Christopher Charles : « L’atavisme familial reste déterminant
pour se tourner vers la fonction publique »

À la tête du réseau des préparations publiques aux concours administratifs et judiciaires (Ipag-CPAG), Christopher Charles se montre optimiste quant à la capacité de la fonction publique à attirer les jeunes. L’attachement à la notion de service public étant, selon lui, toujours marqué, notamment dans les enquêtes d’opinion.

► Selon vous, la fonction publique intéresse-t-elle encore les jeunes générations ?

Il est difficile de répondre car la fonction publique, tout comme les jeunes générations, sont diverses. Certains concours souffrent plus que d’autres, et parfois de façon chronique (dans l’enseignement notamment), mais d’autres attirent des candidats, pas nécessairement très nombreux certes mais qui ont un projet professionnel réfléchi et bien identifié. On ne passe pas, par exemple, les concours police-gendarmerie ou les concours hospitaliers par hasard. Quant aux candidats des générations actuelles, je ne suis pas sûr qu’ils soient très différents de leurs aînés. L’un des éléments déterminants pour se tourner vers la fonction publique reste l’atavisme familial.

► Quels sont aujourd’hui, hors rémunération et éléments d’ordre pratique, les facteurs qui constituent des freins à l’envie, notamment des jeunes générations, de se tourner vers la fonction publique ?

Plus qu’un manque d’envie, qui supposerait une non-attirance pour un monde professionnel que l’on connaît, il me semble que les jeunes générations sont surtout indifférentes vis-à-vis de la fonction publique par méconnaissance de ce qu’elle peut leur offrir comme débouchés professionnels. Elles connaissent mal les carrières qu’on peut y déployer et ont, de ce fait, les plus grandes difficultés à s’y projeter. Il faut lever le voile sur ces emplois, donner à voir ces métiers et leur immense variété, insister sur les possibilités de mobilité d’un corps à l’autre, d’un versant à l’autre, et casser les représentations stéréotypées : devenir inspecteur des finances publiques, ça n’est pas faire seulement du contrôle fiscal, par exemple !
Chez les jeunes dont les parents sont agents publics, le goût de la fonction publique est souvent encore bien présent.

► De votre point de vue, le sens de la mission et la notion d’engagement pour le service public ont-ils été écornés ces dernières années ?

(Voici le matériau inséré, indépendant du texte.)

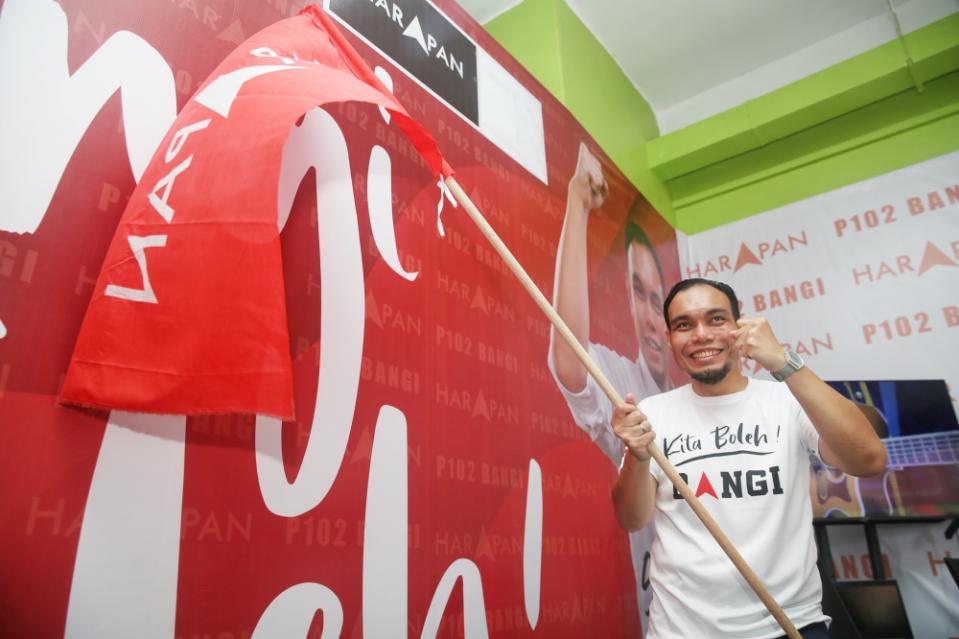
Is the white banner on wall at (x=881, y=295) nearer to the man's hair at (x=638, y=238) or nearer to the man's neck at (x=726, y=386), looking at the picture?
the man's hair at (x=638, y=238)

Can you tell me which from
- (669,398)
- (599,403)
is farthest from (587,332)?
(669,398)

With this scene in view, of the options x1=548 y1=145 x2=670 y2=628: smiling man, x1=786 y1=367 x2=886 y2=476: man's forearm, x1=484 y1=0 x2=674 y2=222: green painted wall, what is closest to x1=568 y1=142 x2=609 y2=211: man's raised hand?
x1=548 y1=145 x2=670 y2=628: smiling man

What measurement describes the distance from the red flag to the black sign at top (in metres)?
0.69

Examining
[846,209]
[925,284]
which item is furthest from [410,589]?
[846,209]

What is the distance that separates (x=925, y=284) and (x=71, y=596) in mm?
3442

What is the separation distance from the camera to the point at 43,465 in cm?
84

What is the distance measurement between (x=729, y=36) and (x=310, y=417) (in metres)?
3.25

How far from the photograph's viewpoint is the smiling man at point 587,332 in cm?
210

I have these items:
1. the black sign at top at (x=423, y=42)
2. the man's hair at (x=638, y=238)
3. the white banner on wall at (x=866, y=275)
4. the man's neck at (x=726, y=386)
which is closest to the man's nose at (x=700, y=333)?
the man's neck at (x=726, y=386)

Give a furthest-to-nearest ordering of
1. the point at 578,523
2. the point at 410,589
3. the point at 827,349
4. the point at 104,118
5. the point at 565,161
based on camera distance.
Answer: the point at 827,349 → the point at 565,161 → the point at 578,523 → the point at 410,589 → the point at 104,118

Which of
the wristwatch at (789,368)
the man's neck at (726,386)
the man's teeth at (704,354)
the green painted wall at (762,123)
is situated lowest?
the wristwatch at (789,368)

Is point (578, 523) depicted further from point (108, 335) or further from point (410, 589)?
point (108, 335)

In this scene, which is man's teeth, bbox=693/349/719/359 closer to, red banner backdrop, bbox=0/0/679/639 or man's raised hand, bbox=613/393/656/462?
man's raised hand, bbox=613/393/656/462

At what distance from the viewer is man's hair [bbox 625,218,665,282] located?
9.53 feet
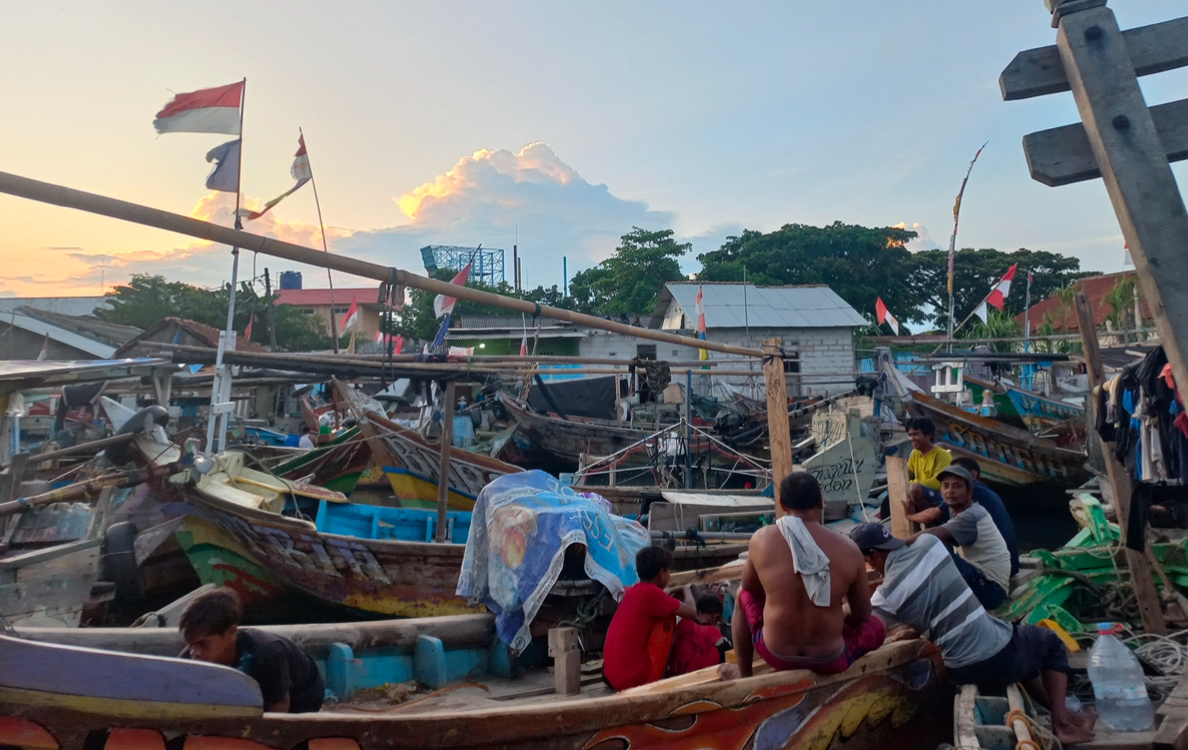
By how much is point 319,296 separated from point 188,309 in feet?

Le « fonctionnaire bashing », parfois abondamment relayé, abîme incontestablement l’image des administrations publiques, tout comme le développement de l’emploi contractuel dans la fonction publique ne facilite pas la promotion des concours administratifs et des carrières vers lesquelles ils mènent. Reste que l’image des services publics continue d’être bonne, et que l’attachement à cette notion demeure marqué dans les enquêtes d’opinion. Sans que cela rejaillisse, hélas, sur les métiers et les agents qui les exercent.

► Comment avez-vous vu évoluer le profil des étudiants des Ipag et CPAG [les instituts et centres de préparation à l’administration générale, ndlr] ces dernières années ?

Les statistiques que nous établissons au sein du réseau des Ipag-CPAG montrent une relative stabilité des effectifs étudiants dans nos structures. Les variations d’une année sur l’autre peuvent atteindre 15 à 18 % des effectifs, mais sur un temps plus long, nous ne constatons pas d’érosion sensible du nombre d’inscrits, qui s’établit entre 3 500 et 4 000 étudiants, pour un nombre de dossiers de candidature orienté plutôt à la baisse ces dernières années et oscillant entre 5 500 et 7 000 par an. Concernant le profil de nos étudiants, les Ipag et CPAG ont la particularité de constituer, à travers leurs formations, une passerelle pour les étudiants. On note donc une grande diversité des publics, un thème par ailleurs cher à la fonction publique. 70 % de nos étudiants ont un master 1 ou 2. Sur le plan disciplinaire, les domaines du droit et de l’administration publique restent majoritaires chez nos étudiants (52 à 57 % du total) mais ceux de l’économie, de la gestion, des lettres et sciences humaines sont aussi assez largement représentés. Nous voyons en revanche très peu arriver dans nos structures des étudiants ayant fait des études de langues ou des études scientifiques. Socio-économiquement, plus d’un étudiant sur 4 inscrit dans un Ipag ou un CPAG est boursier (et parfois bien davantage dans les Ipag situés dans les territoires qui souffrent sur le plan économique), ce qui constitue une part importante des effectifs comparativement à d’autres formations. On note aussi que plus d’un inscrit sur 6 l’est en formation continue. Ce fort pourcentage de public salarié est également une caractéristique des Ipag et CPAG.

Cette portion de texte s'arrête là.